At least go to the visitation to pay your respects. That is a must. As far as the funeral play it by ear. If there are donations being taken for a charity and you feel a desire to make a contribution...$25 is very nice.



answers from Rapid City on

I would skip the visitation for her unless he was someone very close to her. Take her to the funeral and answer any questions she has. It will be nice for his son to have her there. If she is asking to go to the visitation then take her but if not, it would be ok not to.

As for the check, give whatever you can afford to. When my son died last summer we had anywhere between $5 and $500 dollars in the cards. The cards were mailed to us, left at the viewing and given to us at the funeral home. Our funeral director collected the cards from the people as they came in. The union rep came up to me at the dinner and gave me a nice bible and a envelope with money they had collected from everyone. He said he didn't want to hand it to anyone but me since it was quite a lot. I hope this helps you some. My prayers go out to the family


answers from Dover on

I would take her to the viewing but not necessarily to the funeral service itself unless she is a teen.



answers from New York on

You don't say how old your kid is. I would suggest the wake - often times at a wake there's a small memorial service that's separate from the funeral. That's sufficient to show that you care. I think in this situation since they are kids, he might be uncomfortable being in such grief around his neighborhood friends. It's very hard to kids to cry in front of other kids. We jsut went through something like this regarding my sister's step kids whose grandmother died. We all knew the grandmother well - but I think it was really, really tough for my nephew to cry in front of his cousins and school friends. He's in HS and I could see that it was really uncomfortable.
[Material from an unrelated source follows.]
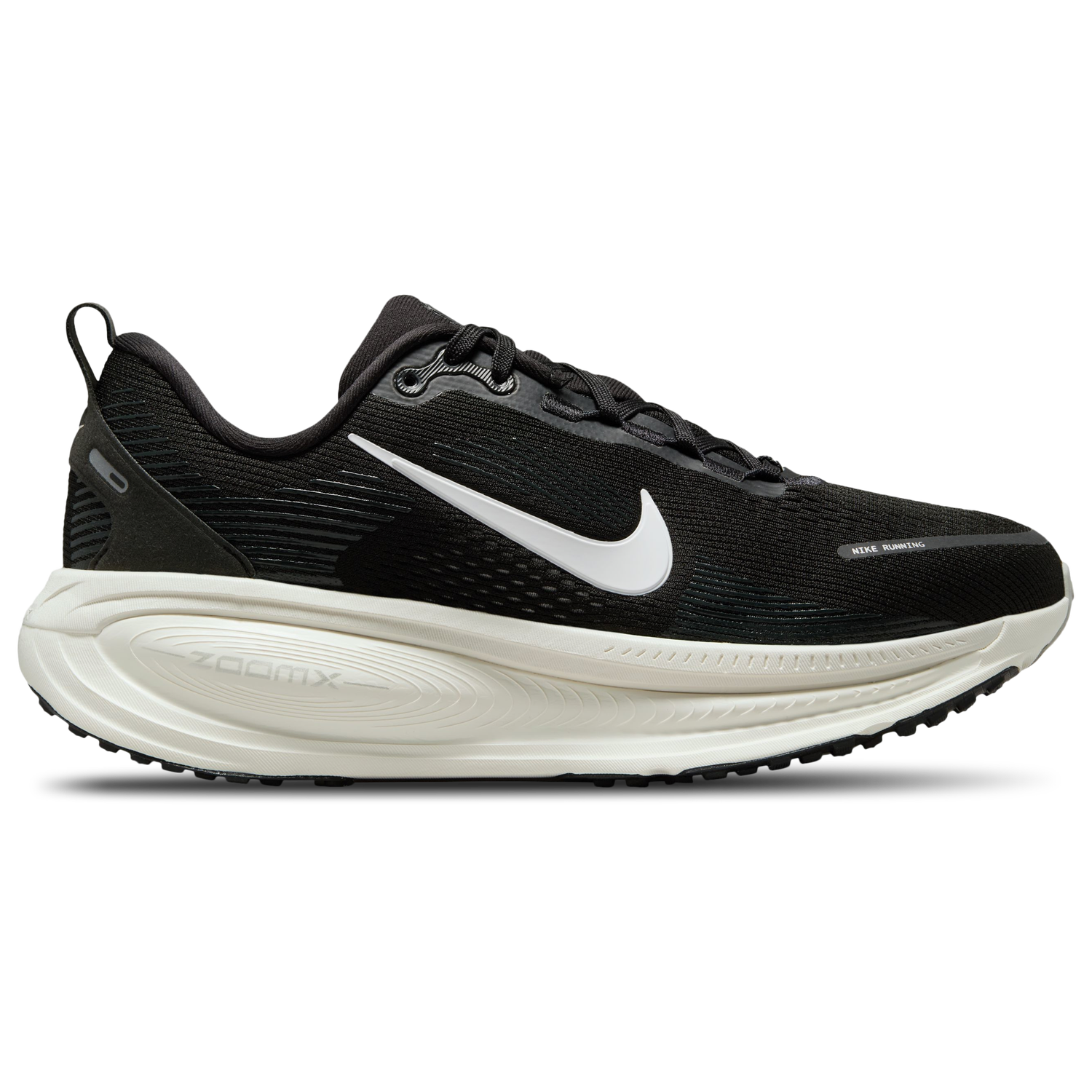 Nike Vomero 18 - Women's - Summit/Black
As for writing a check - that's kind of foreign to me in this part of the country. The only time I've seen that done was for a lady in our office whose husband passed away with not one penny of savings or life insurance and it was really to help her pay for the funeral expenses. But we were a close office and we all gave alot. In this situation, I'd give as much as I would have spent on a floral arrangement. If you know that the family is going to be destitute, or doesn't have way to pay for the funeral then I'd be generous.

Good luck - these are all life lessons that we teach our kids as we go through them.



answers from Cumberland on

Do both-to show your support-and start with $100 for the neighbor. Remember-this is a process so both may be helpful.



answers from Washington DC on

I think it is great that you take her to either or both. Really depends on whether the funeral will be only close family or not.

I have never heard of giving money to the family at a funeral. I have made anonymous donations to charities or funds in the name of the deceased ($20-50) but never handed them a check. That seems inappropriate and more like what you would do at a party, not such a sad event.